Ce n’est pas le lieu de ce développement, mais d’une question plus précise : comment donner envie de lire un livre de poésie contemporaine ? Sur ce blog, j’ai parlé d’œuvres qui venaient de se publier, mais mon but n’était pas vraiment la promotion, plutôt l’expérimentation d’une analyse, le dégagement de traits contemporains pour y voir plus clair et donner à voir des poétiques aux lecteurs. Il y a certes des œuvres que je « défends » : celle de Pierre Vinclair ou celle de Sandra Moussempès, par exemple. Je me dis parfois qu’il faudrait un directeur marketing de la poésie contemporain, ou ce qu’Yves di Manno appelle plus simplement, dans son dernier livre, des « prosélytes ».
Pour savoir comment donner envie de lire de la poésie contemporaine, je dois m’interroger : pourquoi est-ce que, moi, j’ai envie de lire de la poésie contemporaine ? Sans doute parce qu’elle bouleverse mon rapport au langage et au monde. Peut-être est-ce une banalité de le dire ainsi, mais si une banalité est une vérité, autant la dire.
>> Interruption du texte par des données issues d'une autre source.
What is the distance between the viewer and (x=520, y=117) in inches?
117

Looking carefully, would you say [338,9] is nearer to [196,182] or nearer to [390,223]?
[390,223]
Peu de monde a envie de voir son rapport au langage et au monde bouleversés, d’où le peu de lecteurs en poésie contemporaine.
Posons la question plus précisément : pourquoi suis-je intéressé par tel livre et pas tel autre ? Le premier moyen de connaître des livres de poésie contemporaine est, je crois, désormais, d’ajouter des poètes contemporains ou des critiques contemporains sur les réseaux sociaux. Chacun faisant généralement sa promotion seul (les poètes ne vendent pas suffisamment pour avoir des agents littéraires), on voit alors passer une grande masse d’auto-promotion, dans laquelle il est parfois difficile de se repérer. Le fait est, cependant : il faut d’abord avoir une visibilité sur ce qui se publie, et ce n’est déjà pas chose facile.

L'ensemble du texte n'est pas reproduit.